• [Problem statement] Reproduce the listing below verbatim.

• [Excerpted data]
## Begin
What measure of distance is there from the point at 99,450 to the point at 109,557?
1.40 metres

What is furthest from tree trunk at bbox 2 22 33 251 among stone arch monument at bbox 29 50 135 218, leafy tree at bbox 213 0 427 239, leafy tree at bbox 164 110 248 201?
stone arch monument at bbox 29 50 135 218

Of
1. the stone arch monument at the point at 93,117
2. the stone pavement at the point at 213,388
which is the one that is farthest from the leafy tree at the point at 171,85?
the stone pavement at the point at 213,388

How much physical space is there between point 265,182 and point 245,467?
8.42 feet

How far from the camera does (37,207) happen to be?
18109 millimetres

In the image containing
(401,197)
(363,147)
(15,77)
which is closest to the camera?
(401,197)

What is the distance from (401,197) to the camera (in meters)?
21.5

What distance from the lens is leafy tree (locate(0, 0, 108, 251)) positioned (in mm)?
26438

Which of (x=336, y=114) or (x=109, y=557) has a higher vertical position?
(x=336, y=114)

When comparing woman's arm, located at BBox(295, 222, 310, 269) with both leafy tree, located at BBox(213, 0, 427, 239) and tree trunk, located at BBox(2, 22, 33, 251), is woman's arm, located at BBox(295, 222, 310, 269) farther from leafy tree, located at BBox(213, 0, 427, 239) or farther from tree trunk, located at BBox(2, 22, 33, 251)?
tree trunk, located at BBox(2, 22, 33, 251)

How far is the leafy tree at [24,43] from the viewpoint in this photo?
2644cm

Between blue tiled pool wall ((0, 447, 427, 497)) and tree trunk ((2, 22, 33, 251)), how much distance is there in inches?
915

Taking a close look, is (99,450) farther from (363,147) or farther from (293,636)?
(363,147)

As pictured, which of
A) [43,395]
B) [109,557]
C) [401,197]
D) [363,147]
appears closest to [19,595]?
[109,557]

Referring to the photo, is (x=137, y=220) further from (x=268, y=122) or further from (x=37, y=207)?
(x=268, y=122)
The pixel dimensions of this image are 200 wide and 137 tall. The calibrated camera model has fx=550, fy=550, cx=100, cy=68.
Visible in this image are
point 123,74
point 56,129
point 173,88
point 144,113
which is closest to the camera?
## End
• [Completed task]
What measure of distance is there from the point at 99,450 to the point at 109,557?
1.40 metres

What is furthest from tree trunk at bbox 2 22 33 251 among stone arch monument at bbox 29 50 135 218, leafy tree at bbox 213 0 427 239, leafy tree at bbox 164 110 248 201?
stone arch monument at bbox 29 50 135 218

Of
1. the stone arch monument at the point at 93,117
2. the stone pavement at the point at 213,388
which is the one that is farthest from the leafy tree at the point at 171,85?
the stone pavement at the point at 213,388

How much physical space is there between point 265,182 and point 245,467?
8.42 feet

How far from the camera does (37,207) happen to be?
18109 millimetres

In the image containing
(401,197)
(363,147)
(15,77)
which is closest to the camera?
(401,197)

What is the distance from (401,197) to the camera (in meters)?
21.5

What distance from the lens is leafy tree (locate(0, 0, 108, 251)) positioned (in mm)?
26438

Which of (x=336, y=114) or (x=109, y=557) has a higher vertical position?
(x=336, y=114)

When comparing woman's arm, located at BBox(295, 222, 310, 269) with both leafy tree, located at BBox(213, 0, 427, 239) and tree trunk, located at BBox(2, 22, 33, 251), is woman's arm, located at BBox(295, 222, 310, 269) farther from leafy tree, located at BBox(213, 0, 427, 239) or farther from tree trunk, located at BBox(2, 22, 33, 251)?
tree trunk, located at BBox(2, 22, 33, 251)

How far is the leafy tree at [24,43] from the viewpoint in this photo?
2644cm

Between blue tiled pool wall ((0, 447, 427, 497)) and tree trunk ((2, 22, 33, 251)), how much distance is there in inches?
915

Taking a close look, is (99,450) farther from (363,147) or farther from (293,636)?
(363,147)

As pictured, which of
A) [43,395]
B) [109,557]
C) [401,197]
D) [363,147]
appears closest to [19,595]?
[109,557]

Referring to the photo, is (x=137, y=220) further from (x=268, y=122) or further from (x=37, y=207)?
(x=268, y=122)
The pixel dimensions of this image are 200 wide and 137 tall. The calibrated camera model has fx=550, fy=550, cx=100, cy=68.
Visible in this image are
point 123,74
point 56,129
point 173,88
point 144,113
which is closest to the camera?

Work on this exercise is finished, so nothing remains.